Selected extract:

"""

Restaurant Owner Welcomes Delay On Law’s Insurance Requirement
The New York Times profiles the challenges that one business owner faced with the health law. Other outlets offer news on the law, including the problems the administration faces in setting up the online marketplaces, concerns about scams targeting consumers and help for Medicare beneficiaries.
The New York Times: At Restaurant, Delay Is Help On Health Law
Eric King has worked diligently to keep his family’s 35-year-old seafood restaurant [in Ellicott City, Md.] viable, most recently by expanding the menu beyond its well-loved crab cakes and other traditional dishes to draw a younger, freer-spending crowd. ... Yet the prospect of providing health insurance to every full-time worker or paying a penalty starting in January, a provision of the Obama health care law, has overshadowed the good news. ... Then came last week's announcement that the mandate would be delayed a year after business owners begged the Obama administration for more time. Mr. King ... was thrilled (Goodnough, 7/9).

"""

Provided material:
"""

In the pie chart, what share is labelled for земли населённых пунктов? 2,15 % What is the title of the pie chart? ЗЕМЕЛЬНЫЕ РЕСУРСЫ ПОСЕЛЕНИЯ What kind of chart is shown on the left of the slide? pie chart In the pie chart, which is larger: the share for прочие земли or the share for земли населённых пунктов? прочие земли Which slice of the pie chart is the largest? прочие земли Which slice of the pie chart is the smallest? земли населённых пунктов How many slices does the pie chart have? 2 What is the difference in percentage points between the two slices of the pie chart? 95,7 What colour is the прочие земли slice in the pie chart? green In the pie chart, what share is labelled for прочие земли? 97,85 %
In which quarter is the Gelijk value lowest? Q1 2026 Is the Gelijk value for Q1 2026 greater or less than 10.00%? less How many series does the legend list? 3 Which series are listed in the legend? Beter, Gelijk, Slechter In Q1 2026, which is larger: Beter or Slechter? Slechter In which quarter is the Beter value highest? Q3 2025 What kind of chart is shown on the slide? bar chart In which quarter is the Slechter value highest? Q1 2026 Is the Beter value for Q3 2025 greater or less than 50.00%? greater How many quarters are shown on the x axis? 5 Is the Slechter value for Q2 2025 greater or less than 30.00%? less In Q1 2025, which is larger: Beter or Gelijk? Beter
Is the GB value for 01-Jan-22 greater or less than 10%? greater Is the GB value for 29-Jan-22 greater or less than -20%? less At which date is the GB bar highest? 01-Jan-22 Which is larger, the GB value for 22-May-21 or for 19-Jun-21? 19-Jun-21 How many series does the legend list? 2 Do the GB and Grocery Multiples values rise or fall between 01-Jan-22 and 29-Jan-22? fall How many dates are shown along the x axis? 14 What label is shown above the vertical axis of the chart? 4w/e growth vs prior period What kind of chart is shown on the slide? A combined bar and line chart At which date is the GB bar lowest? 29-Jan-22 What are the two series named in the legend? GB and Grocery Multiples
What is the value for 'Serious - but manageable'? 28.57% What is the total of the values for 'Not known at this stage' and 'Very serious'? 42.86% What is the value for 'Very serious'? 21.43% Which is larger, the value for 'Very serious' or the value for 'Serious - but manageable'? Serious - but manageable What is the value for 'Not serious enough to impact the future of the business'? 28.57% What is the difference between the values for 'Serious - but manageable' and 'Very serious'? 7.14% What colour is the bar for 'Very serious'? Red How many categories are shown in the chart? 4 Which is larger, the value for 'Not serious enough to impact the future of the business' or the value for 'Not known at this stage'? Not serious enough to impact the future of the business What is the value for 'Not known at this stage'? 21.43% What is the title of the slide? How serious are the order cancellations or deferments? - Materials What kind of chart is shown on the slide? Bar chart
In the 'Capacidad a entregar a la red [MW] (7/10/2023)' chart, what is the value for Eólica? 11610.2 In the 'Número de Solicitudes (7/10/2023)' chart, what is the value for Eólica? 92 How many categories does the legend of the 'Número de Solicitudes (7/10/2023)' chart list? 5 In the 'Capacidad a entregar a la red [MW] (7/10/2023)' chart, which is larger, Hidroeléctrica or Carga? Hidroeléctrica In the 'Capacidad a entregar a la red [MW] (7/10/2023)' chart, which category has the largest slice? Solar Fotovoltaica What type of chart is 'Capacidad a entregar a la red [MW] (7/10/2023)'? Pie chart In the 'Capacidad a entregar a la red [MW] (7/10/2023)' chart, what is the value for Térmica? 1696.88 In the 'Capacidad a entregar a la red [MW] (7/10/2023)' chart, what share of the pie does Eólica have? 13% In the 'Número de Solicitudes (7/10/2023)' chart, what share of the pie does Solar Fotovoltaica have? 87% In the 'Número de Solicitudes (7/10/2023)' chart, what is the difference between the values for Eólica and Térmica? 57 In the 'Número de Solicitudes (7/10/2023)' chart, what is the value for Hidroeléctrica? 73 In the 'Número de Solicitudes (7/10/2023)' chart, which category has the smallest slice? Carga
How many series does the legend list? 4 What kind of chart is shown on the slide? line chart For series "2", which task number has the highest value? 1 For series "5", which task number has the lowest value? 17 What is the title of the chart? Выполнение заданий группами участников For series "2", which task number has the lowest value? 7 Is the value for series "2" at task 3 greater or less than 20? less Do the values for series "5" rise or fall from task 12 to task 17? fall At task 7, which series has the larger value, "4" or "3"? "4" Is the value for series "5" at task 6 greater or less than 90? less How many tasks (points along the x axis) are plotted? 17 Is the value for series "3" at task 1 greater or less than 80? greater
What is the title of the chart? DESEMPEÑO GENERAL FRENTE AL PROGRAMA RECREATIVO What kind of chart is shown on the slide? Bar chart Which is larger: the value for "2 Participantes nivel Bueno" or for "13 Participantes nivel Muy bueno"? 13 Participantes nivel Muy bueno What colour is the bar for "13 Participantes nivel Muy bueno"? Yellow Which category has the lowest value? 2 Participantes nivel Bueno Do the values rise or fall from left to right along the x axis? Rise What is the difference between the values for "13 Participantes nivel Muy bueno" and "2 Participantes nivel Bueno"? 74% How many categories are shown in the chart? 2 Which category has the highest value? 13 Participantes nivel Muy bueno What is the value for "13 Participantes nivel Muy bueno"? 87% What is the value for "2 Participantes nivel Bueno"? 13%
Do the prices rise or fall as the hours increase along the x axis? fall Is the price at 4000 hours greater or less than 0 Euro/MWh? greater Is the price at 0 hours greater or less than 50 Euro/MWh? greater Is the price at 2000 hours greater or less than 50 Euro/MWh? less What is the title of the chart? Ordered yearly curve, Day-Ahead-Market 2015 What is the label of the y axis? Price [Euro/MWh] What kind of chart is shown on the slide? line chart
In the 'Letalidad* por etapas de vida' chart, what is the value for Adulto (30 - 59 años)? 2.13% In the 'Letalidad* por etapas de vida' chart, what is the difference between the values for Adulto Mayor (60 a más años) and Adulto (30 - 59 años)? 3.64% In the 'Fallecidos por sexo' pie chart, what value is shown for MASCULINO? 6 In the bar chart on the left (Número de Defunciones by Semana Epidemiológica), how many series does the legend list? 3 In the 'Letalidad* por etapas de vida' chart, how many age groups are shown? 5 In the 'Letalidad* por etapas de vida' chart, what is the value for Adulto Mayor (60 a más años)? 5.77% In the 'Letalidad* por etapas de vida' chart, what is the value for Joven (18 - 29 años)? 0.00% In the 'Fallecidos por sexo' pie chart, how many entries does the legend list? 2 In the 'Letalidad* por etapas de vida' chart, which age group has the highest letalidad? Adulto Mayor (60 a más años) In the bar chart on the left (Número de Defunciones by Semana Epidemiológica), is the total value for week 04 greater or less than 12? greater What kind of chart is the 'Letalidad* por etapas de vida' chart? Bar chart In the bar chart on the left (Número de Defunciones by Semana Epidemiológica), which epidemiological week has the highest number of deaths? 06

"""

Task set:
1. Translate this sentence from the health law article into Spanish: "Then came last week's announcement that the mandate would be delayed a year after business owners begged the Obama administration for more time."
2. Extract the stretch of the health law article from "Restaurant Owner Welcomes" through "for Medicare beneficiaries.".

Answers by item number:
1. Luego llegó el anuncio de la semana pasada de que el mandato se retrasaría un año después de que los dueños de negocios le rogaran al gobierno de Obama más tiempo.

2.
Restaurant Owner Welcomes Delay On Law’s Insurance Requirement
The New York Times profiles the challenges that one business owner faced with the health law. Other outlets offer news on the law, including the problems the administration faces in setting up the online marketplaces, concerns about scams targeting consumers and help for Medicare beneficiaries.